- [GOAL OF THE EXERCISE] Can you return every line of the material below word for word, leaving out the pictures?

•••

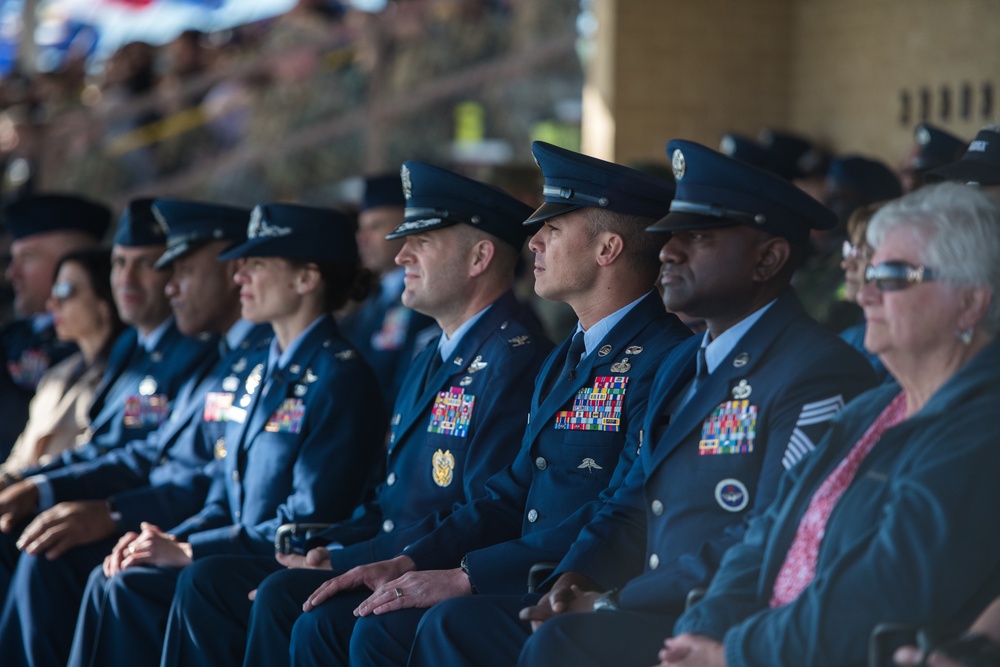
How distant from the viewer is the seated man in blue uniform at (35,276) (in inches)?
247

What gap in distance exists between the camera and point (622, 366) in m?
3.23

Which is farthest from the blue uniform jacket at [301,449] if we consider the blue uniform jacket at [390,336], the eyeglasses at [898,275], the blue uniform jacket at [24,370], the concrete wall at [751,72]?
the concrete wall at [751,72]

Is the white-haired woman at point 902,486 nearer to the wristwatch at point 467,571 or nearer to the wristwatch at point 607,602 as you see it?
the wristwatch at point 607,602

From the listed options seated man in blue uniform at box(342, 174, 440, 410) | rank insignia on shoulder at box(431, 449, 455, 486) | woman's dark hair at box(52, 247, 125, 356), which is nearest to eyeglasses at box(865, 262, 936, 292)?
rank insignia on shoulder at box(431, 449, 455, 486)

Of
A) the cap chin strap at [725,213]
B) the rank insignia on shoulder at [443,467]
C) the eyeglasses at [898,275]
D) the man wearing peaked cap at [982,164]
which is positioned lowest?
the rank insignia on shoulder at [443,467]

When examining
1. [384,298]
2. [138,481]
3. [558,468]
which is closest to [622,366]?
[558,468]

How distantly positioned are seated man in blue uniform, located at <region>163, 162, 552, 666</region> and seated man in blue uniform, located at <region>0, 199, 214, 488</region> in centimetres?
147

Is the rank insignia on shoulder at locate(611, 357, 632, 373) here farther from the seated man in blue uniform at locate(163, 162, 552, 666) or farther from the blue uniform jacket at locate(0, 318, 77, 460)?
the blue uniform jacket at locate(0, 318, 77, 460)

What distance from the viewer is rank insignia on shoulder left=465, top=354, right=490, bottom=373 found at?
3.67 metres

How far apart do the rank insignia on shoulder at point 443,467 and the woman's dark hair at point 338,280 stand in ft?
2.88

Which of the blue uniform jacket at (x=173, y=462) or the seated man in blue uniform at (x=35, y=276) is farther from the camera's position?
the seated man in blue uniform at (x=35, y=276)

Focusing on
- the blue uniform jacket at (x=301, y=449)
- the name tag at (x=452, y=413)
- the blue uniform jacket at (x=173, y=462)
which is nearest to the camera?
the name tag at (x=452, y=413)

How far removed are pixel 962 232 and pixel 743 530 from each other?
0.74m

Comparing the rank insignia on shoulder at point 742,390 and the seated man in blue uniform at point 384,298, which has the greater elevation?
the seated man in blue uniform at point 384,298
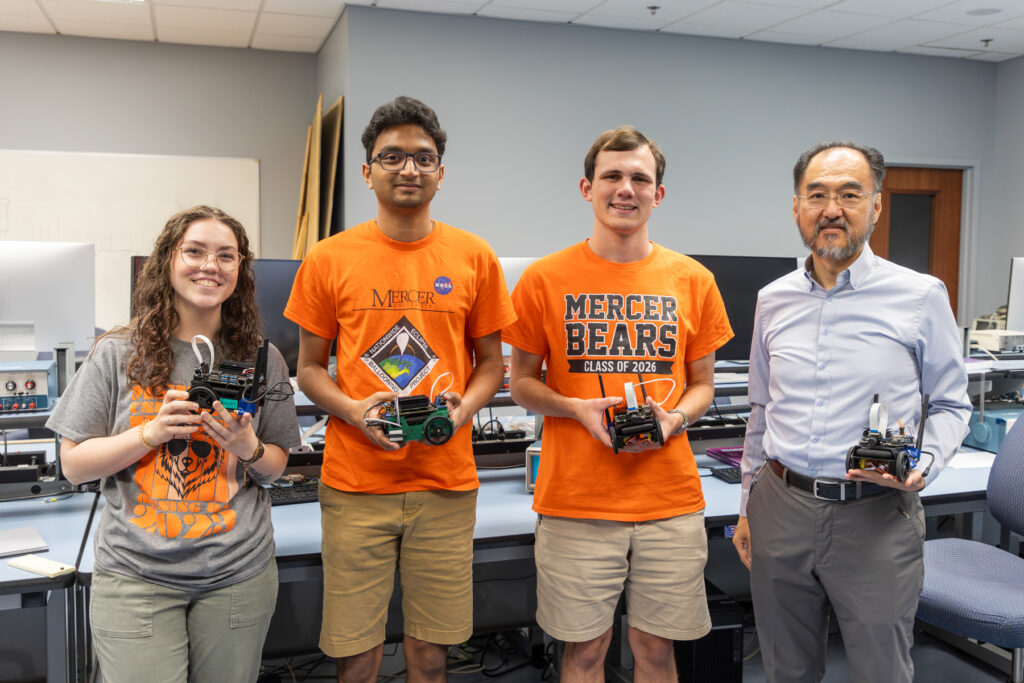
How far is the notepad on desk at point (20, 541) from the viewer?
1744 millimetres

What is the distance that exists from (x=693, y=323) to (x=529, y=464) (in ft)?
2.43

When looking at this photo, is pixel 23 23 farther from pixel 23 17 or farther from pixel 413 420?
pixel 413 420

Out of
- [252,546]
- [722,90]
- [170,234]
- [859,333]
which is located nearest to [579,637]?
[252,546]

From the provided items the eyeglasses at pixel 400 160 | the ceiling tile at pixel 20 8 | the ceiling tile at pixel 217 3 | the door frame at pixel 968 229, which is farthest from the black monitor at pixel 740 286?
the ceiling tile at pixel 20 8

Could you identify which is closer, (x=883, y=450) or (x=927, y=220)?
(x=883, y=450)

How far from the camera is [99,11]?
14.9ft

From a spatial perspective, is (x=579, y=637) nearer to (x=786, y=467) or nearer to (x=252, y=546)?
(x=786, y=467)

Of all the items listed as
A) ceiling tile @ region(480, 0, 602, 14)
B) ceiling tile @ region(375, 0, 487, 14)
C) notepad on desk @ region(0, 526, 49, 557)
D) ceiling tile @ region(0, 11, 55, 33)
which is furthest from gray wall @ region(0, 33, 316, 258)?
notepad on desk @ region(0, 526, 49, 557)

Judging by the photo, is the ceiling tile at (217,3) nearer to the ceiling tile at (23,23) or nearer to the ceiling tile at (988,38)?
the ceiling tile at (23,23)

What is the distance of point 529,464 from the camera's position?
2291 millimetres

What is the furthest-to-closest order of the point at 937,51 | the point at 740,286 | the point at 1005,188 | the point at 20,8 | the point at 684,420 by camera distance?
the point at 1005,188
the point at 937,51
the point at 20,8
the point at 740,286
the point at 684,420

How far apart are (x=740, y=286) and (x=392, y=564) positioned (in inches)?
73.6

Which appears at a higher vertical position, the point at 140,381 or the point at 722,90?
the point at 722,90

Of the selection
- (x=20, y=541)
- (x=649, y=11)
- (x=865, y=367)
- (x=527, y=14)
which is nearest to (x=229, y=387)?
(x=20, y=541)
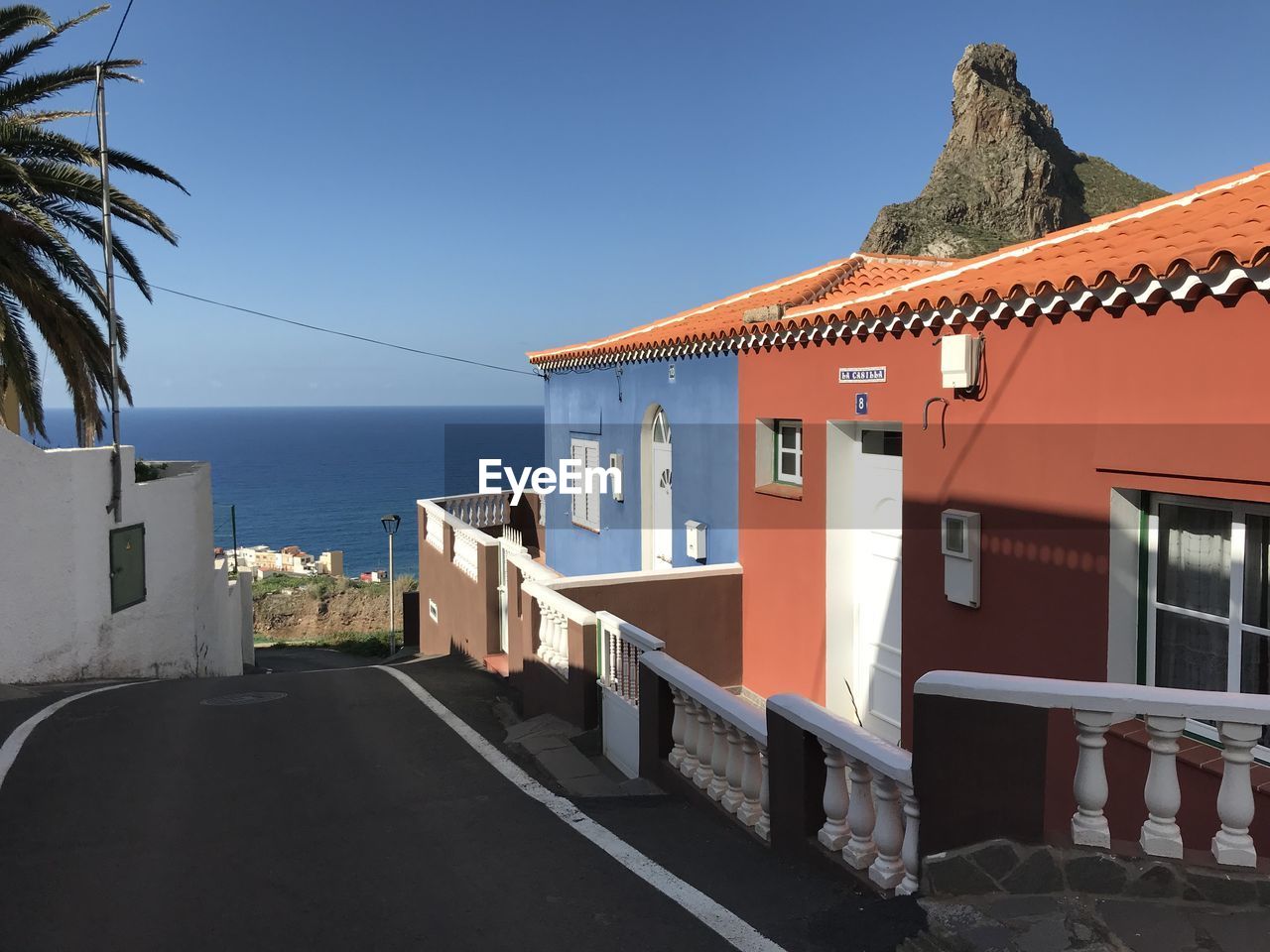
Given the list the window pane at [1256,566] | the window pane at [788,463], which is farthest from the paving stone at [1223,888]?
the window pane at [788,463]

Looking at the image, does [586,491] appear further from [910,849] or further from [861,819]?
[910,849]

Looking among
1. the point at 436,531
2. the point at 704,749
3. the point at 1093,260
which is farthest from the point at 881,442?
the point at 436,531

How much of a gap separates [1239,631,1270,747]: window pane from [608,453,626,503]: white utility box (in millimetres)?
8943

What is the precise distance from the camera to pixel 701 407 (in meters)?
11.1

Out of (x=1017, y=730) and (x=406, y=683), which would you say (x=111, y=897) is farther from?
(x=406, y=683)

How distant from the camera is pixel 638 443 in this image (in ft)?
41.9

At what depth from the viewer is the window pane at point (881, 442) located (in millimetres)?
8389

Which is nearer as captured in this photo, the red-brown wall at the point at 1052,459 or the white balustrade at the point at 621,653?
the red-brown wall at the point at 1052,459

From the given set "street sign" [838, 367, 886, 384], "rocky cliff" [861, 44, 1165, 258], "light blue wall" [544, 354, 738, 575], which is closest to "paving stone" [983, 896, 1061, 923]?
"street sign" [838, 367, 886, 384]

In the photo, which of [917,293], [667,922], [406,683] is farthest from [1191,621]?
[406,683]

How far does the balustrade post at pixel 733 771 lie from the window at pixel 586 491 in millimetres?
9293

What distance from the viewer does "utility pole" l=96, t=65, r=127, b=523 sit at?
1211cm

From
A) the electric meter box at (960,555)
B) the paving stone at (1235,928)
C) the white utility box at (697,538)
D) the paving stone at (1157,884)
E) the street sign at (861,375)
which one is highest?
the street sign at (861,375)

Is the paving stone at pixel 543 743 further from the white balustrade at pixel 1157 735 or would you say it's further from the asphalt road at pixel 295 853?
the white balustrade at pixel 1157 735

•••

- [ANSWER]
How distant from the viewer is the seated man in blue uniform at (35,276) (in inches)?
247

What gap in distance exists between the camera and point (622, 366) in m?
3.23

Which is farthest from the blue uniform jacket at [301,449] if we consider the blue uniform jacket at [390,336], the eyeglasses at [898,275], the blue uniform jacket at [24,370], the concrete wall at [751,72]?
the concrete wall at [751,72]

Is the white-haired woman at point 902,486 nearer to the wristwatch at point 467,571 or nearer to the wristwatch at point 607,602 as you see it?
the wristwatch at point 607,602

From the listed options seated man in blue uniform at box(342, 174, 440, 410) | rank insignia on shoulder at box(431, 449, 455, 486) | woman's dark hair at box(52, 247, 125, 356), which is nearest to eyeglasses at box(865, 262, 936, 292)?
rank insignia on shoulder at box(431, 449, 455, 486)

Of
A) the cap chin strap at [725,213]
B) the rank insignia on shoulder at [443,467]
C) the eyeglasses at [898,275]
D) the man wearing peaked cap at [982,164]
which is positioned lowest?
the rank insignia on shoulder at [443,467]

When examining
1. [384,298]
2. [138,481]
3. [558,468]
which is closest to [622,366]?
[558,468]

How distantly positioned are seated man in blue uniform, located at <region>163, 162, 552, 666</region> and seated man in blue uniform, located at <region>0, 199, 214, 488</region> in centimetres?
147

Is the rank insignia on shoulder at locate(611, 357, 632, 373) here farther from the seated man in blue uniform at locate(163, 162, 552, 666) or farther from the blue uniform jacket at locate(0, 318, 77, 460)?
the blue uniform jacket at locate(0, 318, 77, 460)

What distance from the viewer is rank insignia on shoulder left=465, top=354, right=490, bottom=373 found at?
3.67 metres

How far apart do the rank insignia on shoulder at point 443,467 and the woman's dark hair at point 338,280 stand in ft?
2.88

Which of the blue uniform jacket at (x=173, y=462) or the seated man in blue uniform at (x=35, y=276) is farther from the camera's position?
the seated man in blue uniform at (x=35, y=276)

Focusing on
- the blue uniform jacket at (x=301, y=449)
- the name tag at (x=452, y=413)
- the blue uniform jacket at (x=173, y=462)
which is nearest to the camera?
the name tag at (x=452, y=413)

How far removed are pixel 962 232 and pixel 743 530 from each other?
0.74m

Comparing the rank insignia on shoulder at point 742,390 and the seated man in blue uniform at point 384,298, which has the greater elevation?
the seated man in blue uniform at point 384,298
How far is the notepad on desk at point (20, 541) from the viewer?
1744 millimetres

What is the distance that exists from (x=693, y=323) to (x=529, y=464) (in ft)?
2.43

When looking at this photo, is pixel 23 23 farther from pixel 23 17 or farther from pixel 413 420?
pixel 413 420

Out of
- [252,546]
- [722,90]
- [170,234]
- [859,333]
which is located nearest to [579,637]?
[252,546]

From the provided items the eyeglasses at pixel 400 160 | the ceiling tile at pixel 20 8 | the ceiling tile at pixel 217 3 | the door frame at pixel 968 229, which is farthest from the black monitor at pixel 740 286?
the ceiling tile at pixel 20 8

Could you identify which is closer, (x=883, y=450) or (x=927, y=220)?
(x=883, y=450)

How far from the camera is [99,11]?
14.9ft

From a spatial perspective, is (x=579, y=637) nearer to (x=786, y=467) or nearer to (x=252, y=546)?
(x=786, y=467)

Of all the items listed as
A) ceiling tile @ region(480, 0, 602, 14)
B) ceiling tile @ region(375, 0, 487, 14)
C) notepad on desk @ region(0, 526, 49, 557)
D) ceiling tile @ region(0, 11, 55, 33)
which is furthest from gray wall @ region(0, 33, 316, 258)?
notepad on desk @ region(0, 526, 49, 557)

Judging by the photo, is the ceiling tile at (217,3) nearer to the ceiling tile at (23,23) or nearer to the ceiling tile at (988,38)?
the ceiling tile at (23,23)

What is the distance of point 529,464 from the camera's position?
2291 millimetres

What is the furthest-to-closest order of the point at 937,51 | the point at 740,286 | the point at 1005,188 | the point at 20,8 | the point at 684,420 by camera distance?
the point at 1005,188
the point at 937,51
the point at 20,8
the point at 740,286
the point at 684,420

How far apart are (x=740, y=286) and (x=392, y=564) positioned (in inches)?
73.6

Which appears at a higher vertical position, the point at 140,381 or the point at 722,90?
the point at 722,90

Of the selection
- (x=20, y=541)
- (x=649, y=11)
- (x=865, y=367)
- (x=527, y=14)
which is nearest to (x=229, y=387)?
(x=20, y=541)
Given the list the window pane at [1256,566] | the window pane at [788,463], which is farthest from the paving stone at [1223,888]?
the window pane at [788,463]

Looking at the image, does [586,491] appear further from [910,849] or further from [861,819]?
[910,849]

Looking among
1. the point at 436,531
2. the point at 704,749
3. the point at 1093,260
which is farthest from the point at 881,442?
the point at 436,531

How much of a gap separates [1239,631,1270,747]: window pane from [608,453,626,503]: white utility box (in millimetres)?
8943

What is the precise distance from the camera to pixel 701 407 (in meters)?
11.1

Out of (x=1017, y=730) and (x=406, y=683), which would you say (x=111, y=897) is farther from?
(x=406, y=683)

How distant from the camera is pixel 638 443 in this image (in ft)?
41.9

At what depth from the viewer is the window pane at point (881, 442) located (in millimetres)?
8389

Which is nearer as captured in this photo, the red-brown wall at the point at 1052,459 or the white balustrade at the point at 621,653?
the red-brown wall at the point at 1052,459

From the given set "street sign" [838, 367, 886, 384], "rocky cliff" [861, 44, 1165, 258], "light blue wall" [544, 354, 738, 575], which is closest to "paving stone" [983, 896, 1061, 923]?
"street sign" [838, 367, 886, 384]

In the photo, which of [917,293], [667,922], [406,683] is farthest from [1191,621]?
[406,683]

How far does the balustrade post at pixel 733 771 lie from the window at pixel 586 491 in millimetres?
9293

What distance from the viewer does "utility pole" l=96, t=65, r=127, b=523 sit at?
1211cm

From
A) the electric meter box at (960,555)
B) the paving stone at (1235,928)
C) the white utility box at (697,538)
D) the paving stone at (1157,884)
E) the street sign at (861,375)
which one is highest?
the street sign at (861,375)

Is the paving stone at pixel 543 743 further from the white balustrade at pixel 1157 735 or would you say it's further from the asphalt road at pixel 295 853?
the white balustrade at pixel 1157 735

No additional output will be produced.